8. The temporal knowledge graph reasoning method according to claim 1, characterized in that, The historical quadruple includes the following types of historical elements: historical entity elements of type entity, historical time elements of type timestamp, and historical relation elements of type relation; wherein, the historical entity elements include historical subject elements of type subject and historical object elements of type object.
9. A temporal knowledge graph reasoning system based on graph topology enhancement, characterized in that, The system includes: The topology generation module is used to add nodes and directed edges to the historical topology graph based on the types of multiple elements in the quadruple to be completed, to obtain the target topology graph. The nodes represent elements of a preset type, and the directed edges represent the associations between elements of different types. The historical topology graph includes historical nodes determined by multiple historical quadruples and directed edges between the historical nodes. The first determining module is used to determine the potential association strength between the quadruple to be completed and multiple historical quadruples based on the time decay of each historical quadruple compared to the quadruple to be completed and the connection between each node and each historical node in the target topology graph.
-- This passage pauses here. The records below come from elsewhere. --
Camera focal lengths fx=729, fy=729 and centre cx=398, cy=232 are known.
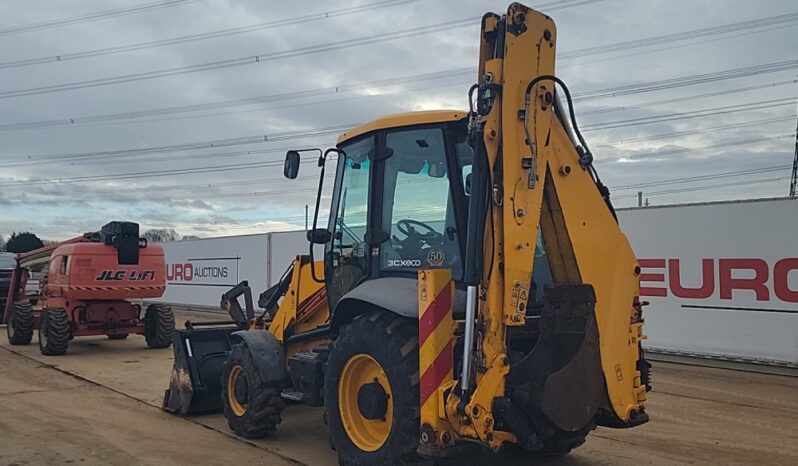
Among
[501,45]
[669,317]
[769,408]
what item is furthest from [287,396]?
[669,317]

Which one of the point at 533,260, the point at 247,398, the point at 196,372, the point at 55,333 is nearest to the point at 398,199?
the point at 533,260

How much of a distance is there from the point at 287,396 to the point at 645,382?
306 centimetres

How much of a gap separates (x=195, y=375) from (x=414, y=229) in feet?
11.7

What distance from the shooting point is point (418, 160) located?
568cm

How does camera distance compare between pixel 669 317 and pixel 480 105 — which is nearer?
pixel 480 105

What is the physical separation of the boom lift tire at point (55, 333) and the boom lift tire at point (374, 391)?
9.68 m

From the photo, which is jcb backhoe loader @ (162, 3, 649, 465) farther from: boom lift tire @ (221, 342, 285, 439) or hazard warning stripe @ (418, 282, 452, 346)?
boom lift tire @ (221, 342, 285, 439)

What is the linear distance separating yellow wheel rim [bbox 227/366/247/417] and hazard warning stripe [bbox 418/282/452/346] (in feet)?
9.25

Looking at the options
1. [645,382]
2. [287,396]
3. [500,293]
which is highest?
[500,293]

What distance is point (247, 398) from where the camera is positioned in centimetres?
682

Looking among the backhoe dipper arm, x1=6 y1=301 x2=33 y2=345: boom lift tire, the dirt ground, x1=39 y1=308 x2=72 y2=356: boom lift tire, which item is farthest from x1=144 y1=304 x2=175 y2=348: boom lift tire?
the backhoe dipper arm

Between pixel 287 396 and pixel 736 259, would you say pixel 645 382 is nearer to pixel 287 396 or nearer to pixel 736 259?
pixel 287 396

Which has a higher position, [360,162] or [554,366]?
[360,162]

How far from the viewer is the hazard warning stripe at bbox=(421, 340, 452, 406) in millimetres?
4699
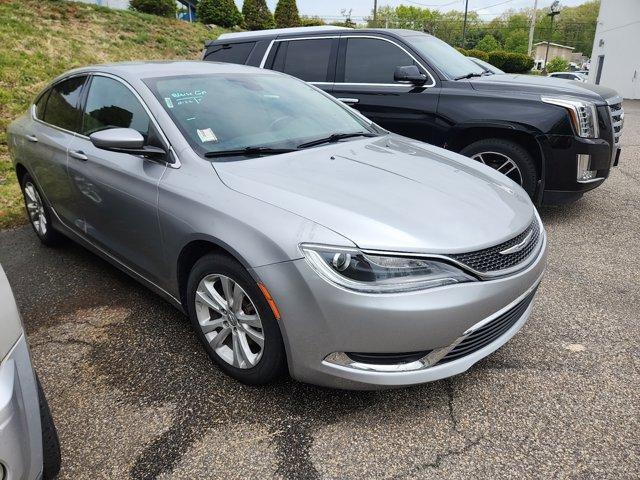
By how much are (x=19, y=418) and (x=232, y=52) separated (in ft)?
18.5

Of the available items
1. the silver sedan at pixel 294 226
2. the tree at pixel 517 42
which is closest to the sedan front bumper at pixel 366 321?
the silver sedan at pixel 294 226

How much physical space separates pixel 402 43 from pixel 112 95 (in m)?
3.20

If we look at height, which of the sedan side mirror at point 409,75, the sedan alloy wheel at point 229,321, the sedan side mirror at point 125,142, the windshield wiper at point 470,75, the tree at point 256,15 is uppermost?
the tree at point 256,15

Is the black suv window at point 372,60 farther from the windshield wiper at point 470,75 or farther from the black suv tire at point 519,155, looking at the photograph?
the black suv tire at point 519,155

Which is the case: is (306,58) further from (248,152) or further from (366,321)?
(366,321)

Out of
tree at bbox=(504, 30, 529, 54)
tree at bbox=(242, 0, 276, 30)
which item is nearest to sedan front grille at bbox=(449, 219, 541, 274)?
tree at bbox=(242, 0, 276, 30)

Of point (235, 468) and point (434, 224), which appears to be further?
point (434, 224)

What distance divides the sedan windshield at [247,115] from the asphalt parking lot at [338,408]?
120 centimetres

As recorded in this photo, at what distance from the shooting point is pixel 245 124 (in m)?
2.99

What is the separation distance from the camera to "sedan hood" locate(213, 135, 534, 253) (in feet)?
6.90

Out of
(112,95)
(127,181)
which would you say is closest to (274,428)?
(127,181)

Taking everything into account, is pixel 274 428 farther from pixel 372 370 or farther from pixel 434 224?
pixel 434 224

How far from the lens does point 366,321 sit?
2.00 meters

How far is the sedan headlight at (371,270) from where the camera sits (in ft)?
6.59
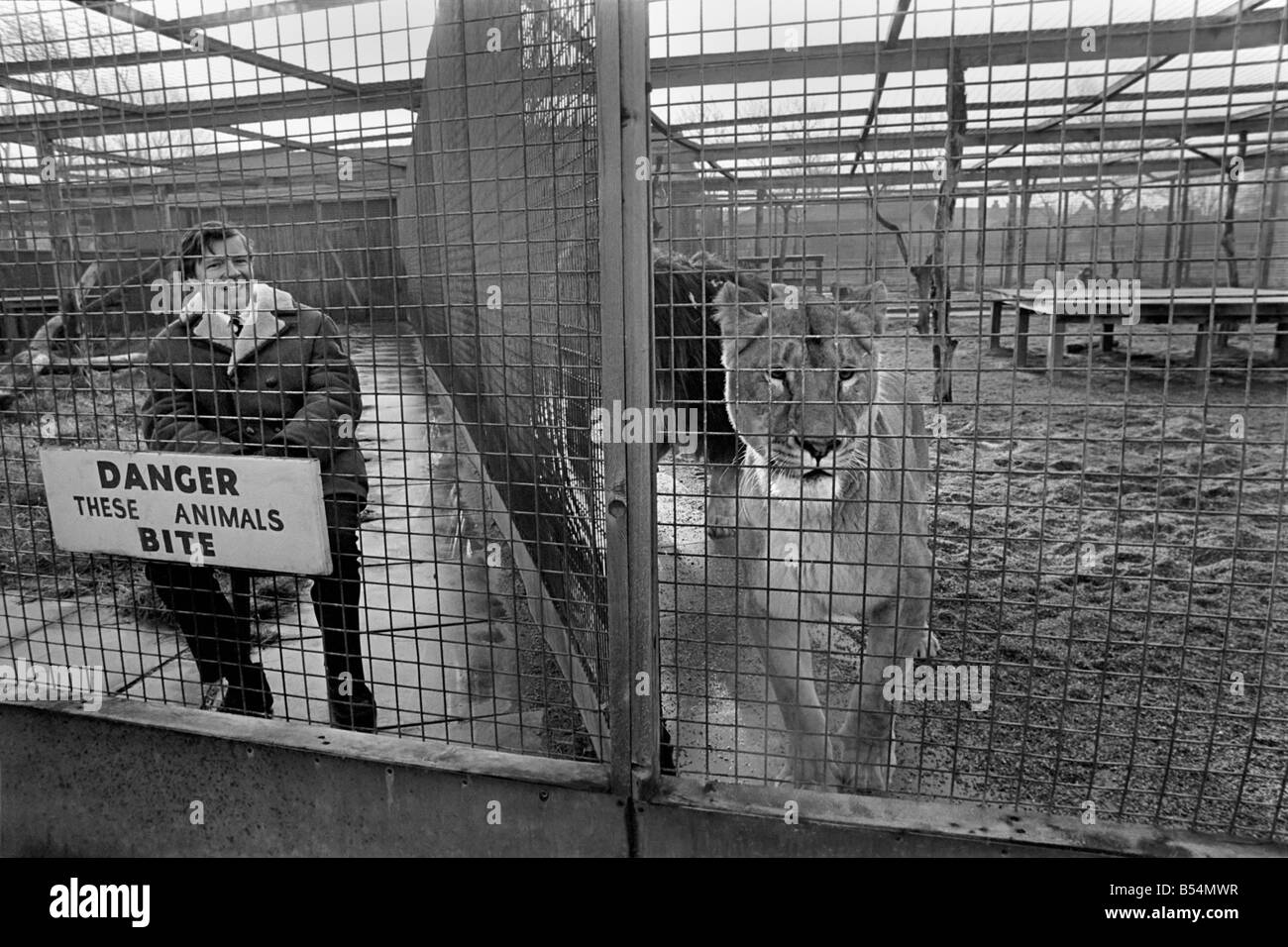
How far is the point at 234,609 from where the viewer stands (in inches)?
141

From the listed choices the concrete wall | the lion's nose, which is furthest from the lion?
the concrete wall

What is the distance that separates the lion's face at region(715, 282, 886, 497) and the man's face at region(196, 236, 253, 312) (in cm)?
174

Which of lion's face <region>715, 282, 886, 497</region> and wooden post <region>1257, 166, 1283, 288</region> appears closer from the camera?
wooden post <region>1257, 166, 1283, 288</region>

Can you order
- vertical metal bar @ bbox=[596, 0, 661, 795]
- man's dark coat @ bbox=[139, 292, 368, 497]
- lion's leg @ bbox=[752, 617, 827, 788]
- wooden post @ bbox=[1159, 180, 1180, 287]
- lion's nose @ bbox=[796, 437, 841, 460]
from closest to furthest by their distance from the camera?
wooden post @ bbox=[1159, 180, 1180, 287] < vertical metal bar @ bbox=[596, 0, 661, 795] < lion's nose @ bbox=[796, 437, 841, 460] < man's dark coat @ bbox=[139, 292, 368, 497] < lion's leg @ bbox=[752, 617, 827, 788]

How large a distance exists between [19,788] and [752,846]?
2703 mm

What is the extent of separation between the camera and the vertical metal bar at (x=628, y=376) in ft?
7.82

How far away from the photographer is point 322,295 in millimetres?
2785

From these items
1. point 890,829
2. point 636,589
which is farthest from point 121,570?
point 890,829

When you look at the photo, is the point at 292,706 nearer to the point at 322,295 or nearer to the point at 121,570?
the point at 322,295

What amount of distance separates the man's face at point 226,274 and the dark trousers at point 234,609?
0.80 meters

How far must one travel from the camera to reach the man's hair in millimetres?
3422

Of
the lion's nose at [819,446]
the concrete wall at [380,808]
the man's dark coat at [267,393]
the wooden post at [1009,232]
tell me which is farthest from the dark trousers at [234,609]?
the wooden post at [1009,232]

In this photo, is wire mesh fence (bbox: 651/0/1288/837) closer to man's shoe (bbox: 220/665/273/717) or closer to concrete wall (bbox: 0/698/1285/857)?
concrete wall (bbox: 0/698/1285/857)

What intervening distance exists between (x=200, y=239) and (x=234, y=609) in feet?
4.62
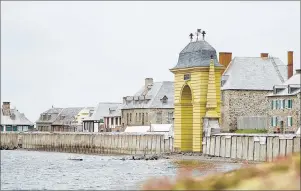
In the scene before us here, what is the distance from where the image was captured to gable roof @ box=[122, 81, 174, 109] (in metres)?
121

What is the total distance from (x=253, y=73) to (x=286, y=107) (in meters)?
16.0

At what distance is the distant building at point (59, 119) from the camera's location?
511ft

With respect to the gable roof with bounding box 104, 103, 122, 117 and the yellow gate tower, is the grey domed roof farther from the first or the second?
the gable roof with bounding box 104, 103, 122, 117

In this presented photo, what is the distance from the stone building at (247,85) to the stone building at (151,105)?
20062 millimetres

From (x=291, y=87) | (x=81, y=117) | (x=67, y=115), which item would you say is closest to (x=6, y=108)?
(x=67, y=115)

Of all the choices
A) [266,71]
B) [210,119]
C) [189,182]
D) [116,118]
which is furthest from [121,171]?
[116,118]

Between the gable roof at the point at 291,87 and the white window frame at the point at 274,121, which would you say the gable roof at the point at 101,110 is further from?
the gable roof at the point at 291,87

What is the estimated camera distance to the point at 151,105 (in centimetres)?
12062

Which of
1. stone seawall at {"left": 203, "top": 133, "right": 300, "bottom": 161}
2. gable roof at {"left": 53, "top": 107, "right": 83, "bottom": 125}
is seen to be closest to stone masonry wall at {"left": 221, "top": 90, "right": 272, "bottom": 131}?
stone seawall at {"left": 203, "top": 133, "right": 300, "bottom": 161}

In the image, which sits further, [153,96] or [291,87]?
[153,96]

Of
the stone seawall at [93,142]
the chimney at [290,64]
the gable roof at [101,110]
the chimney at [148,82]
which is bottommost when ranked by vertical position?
the stone seawall at [93,142]

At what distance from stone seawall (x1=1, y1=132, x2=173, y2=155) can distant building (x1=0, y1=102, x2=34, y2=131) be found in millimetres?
7708

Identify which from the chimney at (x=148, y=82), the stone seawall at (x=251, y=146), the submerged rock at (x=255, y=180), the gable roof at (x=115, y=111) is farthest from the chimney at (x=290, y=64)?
the submerged rock at (x=255, y=180)

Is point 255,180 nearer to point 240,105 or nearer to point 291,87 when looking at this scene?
point 291,87
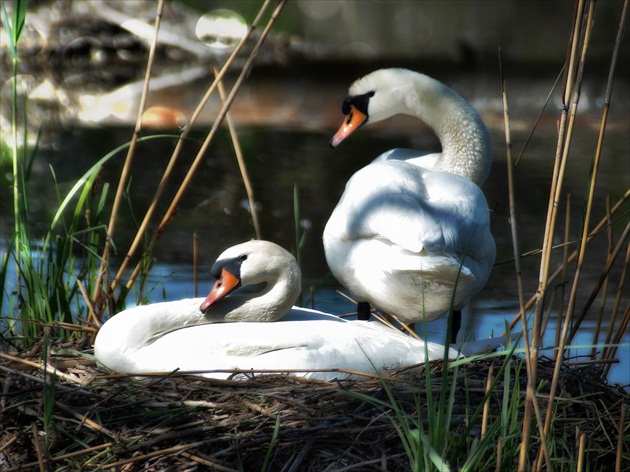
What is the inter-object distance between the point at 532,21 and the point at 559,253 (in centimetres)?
870

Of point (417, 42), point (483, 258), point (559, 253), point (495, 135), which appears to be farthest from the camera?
point (417, 42)

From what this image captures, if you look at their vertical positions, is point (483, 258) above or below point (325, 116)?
above

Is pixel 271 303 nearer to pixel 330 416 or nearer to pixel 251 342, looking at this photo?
pixel 251 342

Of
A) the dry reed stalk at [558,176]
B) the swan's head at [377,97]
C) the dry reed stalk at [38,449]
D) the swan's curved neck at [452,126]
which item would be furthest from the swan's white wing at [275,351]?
the swan's head at [377,97]

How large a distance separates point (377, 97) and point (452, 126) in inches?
15.4

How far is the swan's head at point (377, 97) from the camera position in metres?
4.52

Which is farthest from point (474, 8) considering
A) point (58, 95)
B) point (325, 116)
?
point (58, 95)

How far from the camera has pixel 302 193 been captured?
771cm

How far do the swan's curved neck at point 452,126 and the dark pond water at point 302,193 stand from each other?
0.58 metres

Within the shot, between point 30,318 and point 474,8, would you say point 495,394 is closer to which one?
point 30,318

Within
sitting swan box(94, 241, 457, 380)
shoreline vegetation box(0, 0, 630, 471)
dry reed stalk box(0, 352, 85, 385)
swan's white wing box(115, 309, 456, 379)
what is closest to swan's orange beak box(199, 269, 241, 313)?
sitting swan box(94, 241, 457, 380)

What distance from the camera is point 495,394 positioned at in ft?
10.1

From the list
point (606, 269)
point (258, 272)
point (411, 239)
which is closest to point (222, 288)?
point (258, 272)

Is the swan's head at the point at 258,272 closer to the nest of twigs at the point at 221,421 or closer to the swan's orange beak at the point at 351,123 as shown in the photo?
the nest of twigs at the point at 221,421
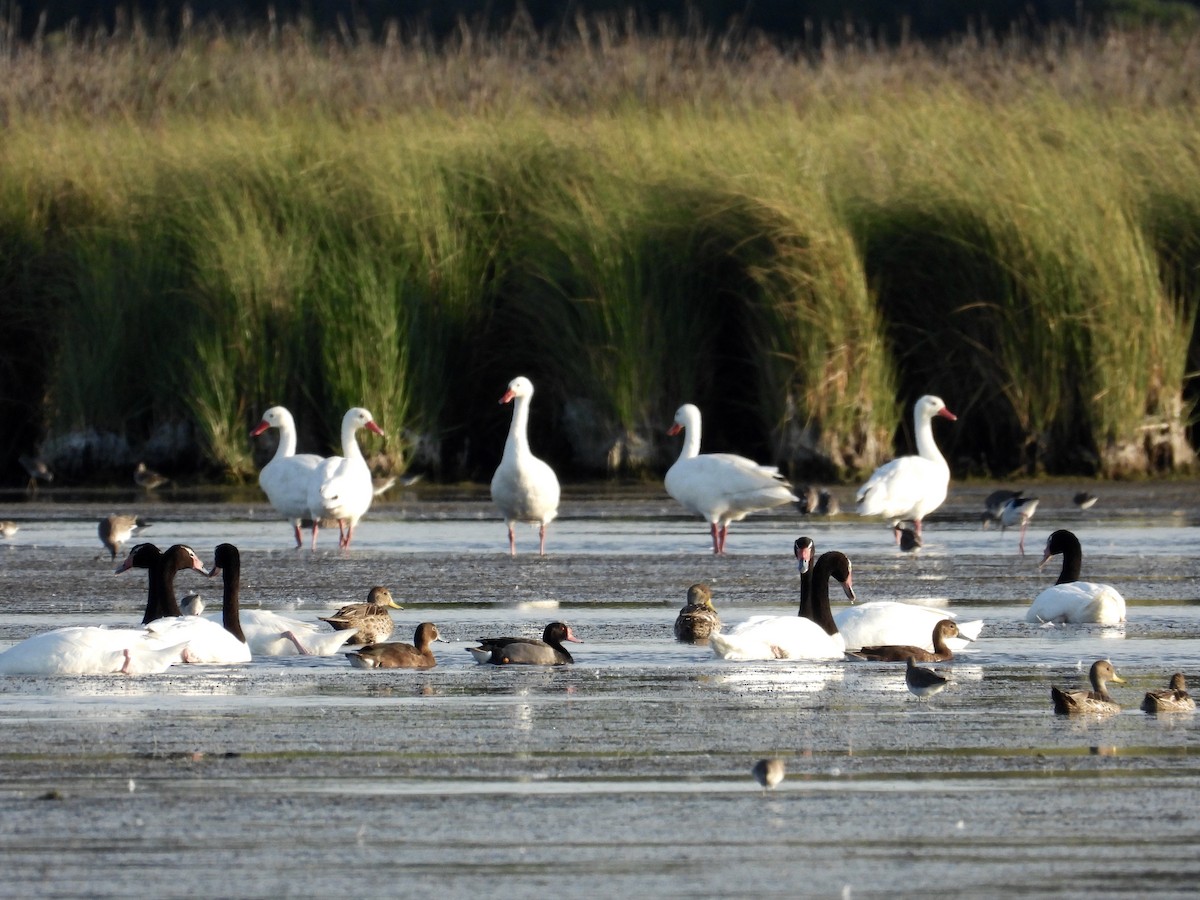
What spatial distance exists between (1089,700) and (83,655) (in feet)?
12.1

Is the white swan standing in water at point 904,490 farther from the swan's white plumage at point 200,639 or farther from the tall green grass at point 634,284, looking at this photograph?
the swan's white plumage at point 200,639

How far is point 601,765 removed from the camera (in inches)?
270

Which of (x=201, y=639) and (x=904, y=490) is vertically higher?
(x=904, y=490)

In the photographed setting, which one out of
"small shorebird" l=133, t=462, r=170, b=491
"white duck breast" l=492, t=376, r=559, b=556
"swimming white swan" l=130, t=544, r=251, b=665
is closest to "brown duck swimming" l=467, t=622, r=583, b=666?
"swimming white swan" l=130, t=544, r=251, b=665

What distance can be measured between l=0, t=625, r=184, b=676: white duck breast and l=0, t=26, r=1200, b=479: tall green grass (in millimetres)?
10837

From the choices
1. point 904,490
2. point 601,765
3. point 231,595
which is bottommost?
point 601,765

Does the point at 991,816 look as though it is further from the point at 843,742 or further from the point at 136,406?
the point at 136,406

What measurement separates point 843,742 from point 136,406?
1417cm

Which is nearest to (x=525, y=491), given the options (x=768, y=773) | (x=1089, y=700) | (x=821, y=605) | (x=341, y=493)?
(x=341, y=493)

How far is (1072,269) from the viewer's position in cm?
1950

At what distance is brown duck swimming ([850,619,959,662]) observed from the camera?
9320 mm

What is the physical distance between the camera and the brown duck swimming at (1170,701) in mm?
7730


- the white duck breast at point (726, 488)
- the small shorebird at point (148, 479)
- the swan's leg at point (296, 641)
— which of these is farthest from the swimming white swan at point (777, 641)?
the small shorebird at point (148, 479)

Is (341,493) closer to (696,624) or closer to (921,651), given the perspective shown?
(696,624)
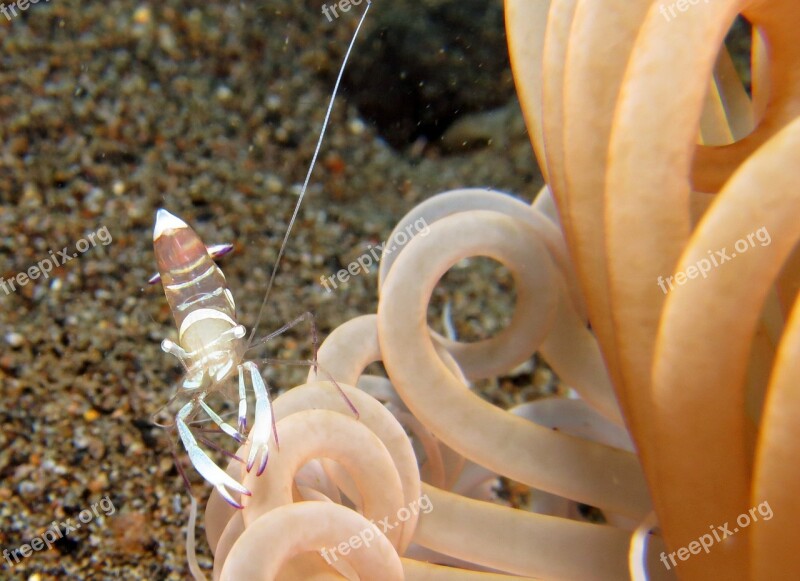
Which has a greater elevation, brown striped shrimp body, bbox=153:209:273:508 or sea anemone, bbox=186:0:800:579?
sea anemone, bbox=186:0:800:579

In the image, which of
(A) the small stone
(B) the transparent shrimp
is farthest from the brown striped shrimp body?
(A) the small stone

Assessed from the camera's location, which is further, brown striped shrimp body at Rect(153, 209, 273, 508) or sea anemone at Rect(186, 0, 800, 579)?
brown striped shrimp body at Rect(153, 209, 273, 508)

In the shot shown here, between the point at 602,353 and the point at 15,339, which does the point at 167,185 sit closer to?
the point at 15,339

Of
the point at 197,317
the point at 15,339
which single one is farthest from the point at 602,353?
the point at 15,339

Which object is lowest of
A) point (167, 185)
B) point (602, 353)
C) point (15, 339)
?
point (15, 339)

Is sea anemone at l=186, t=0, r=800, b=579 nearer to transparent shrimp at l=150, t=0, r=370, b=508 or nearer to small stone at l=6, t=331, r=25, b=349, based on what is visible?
transparent shrimp at l=150, t=0, r=370, b=508

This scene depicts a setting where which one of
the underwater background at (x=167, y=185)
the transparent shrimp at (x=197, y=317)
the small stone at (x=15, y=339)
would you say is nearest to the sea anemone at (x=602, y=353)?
the transparent shrimp at (x=197, y=317)

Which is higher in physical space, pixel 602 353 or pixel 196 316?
pixel 602 353

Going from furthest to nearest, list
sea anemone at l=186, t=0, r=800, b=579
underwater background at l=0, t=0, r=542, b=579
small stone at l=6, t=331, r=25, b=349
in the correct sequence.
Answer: small stone at l=6, t=331, r=25, b=349
underwater background at l=0, t=0, r=542, b=579
sea anemone at l=186, t=0, r=800, b=579

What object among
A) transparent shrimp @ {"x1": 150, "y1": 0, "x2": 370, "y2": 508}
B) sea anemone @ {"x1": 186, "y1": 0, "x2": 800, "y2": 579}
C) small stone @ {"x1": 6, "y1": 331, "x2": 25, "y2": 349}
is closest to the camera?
sea anemone @ {"x1": 186, "y1": 0, "x2": 800, "y2": 579}
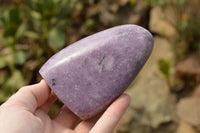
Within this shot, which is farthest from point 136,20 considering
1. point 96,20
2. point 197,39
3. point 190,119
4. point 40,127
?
point 40,127

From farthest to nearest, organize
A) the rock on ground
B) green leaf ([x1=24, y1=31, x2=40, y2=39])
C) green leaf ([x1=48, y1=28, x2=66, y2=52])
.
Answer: green leaf ([x1=24, y1=31, x2=40, y2=39]) < green leaf ([x1=48, y1=28, x2=66, y2=52]) < the rock on ground

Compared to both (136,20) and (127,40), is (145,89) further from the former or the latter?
(127,40)

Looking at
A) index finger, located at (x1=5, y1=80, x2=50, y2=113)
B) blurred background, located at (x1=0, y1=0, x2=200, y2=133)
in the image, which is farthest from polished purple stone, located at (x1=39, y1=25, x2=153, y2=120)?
blurred background, located at (x1=0, y1=0, x2=200, y2=133)

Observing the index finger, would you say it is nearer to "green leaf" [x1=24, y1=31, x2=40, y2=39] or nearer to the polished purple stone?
the polished purple stone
The construction module is used to construct a prompt word based on the quadruple to be completed and at least one target quadruple determined from a plurality of historical quadruples using the potential association strength; The reasoning module is used to input the prompt words into the large language model to reason and obtain multiple first candidate elements and the first confidence level of each first candidate element; The second determining module is used to determine the element to be completed based on multiple first candidate elements, the first confidence level of each first candidate element, and multiple second candidate elements and the second confidence level of each second candidate element obtained by inference from the graph model on the quadruple to be completed.
10. An electronic device, comprising: One or more processors; Memory, used to store one or more computer programs. The characteristic feature is that the one or more processors execute the one or more computer programs to implement the steps of the method according to any one of claims 1 to 8.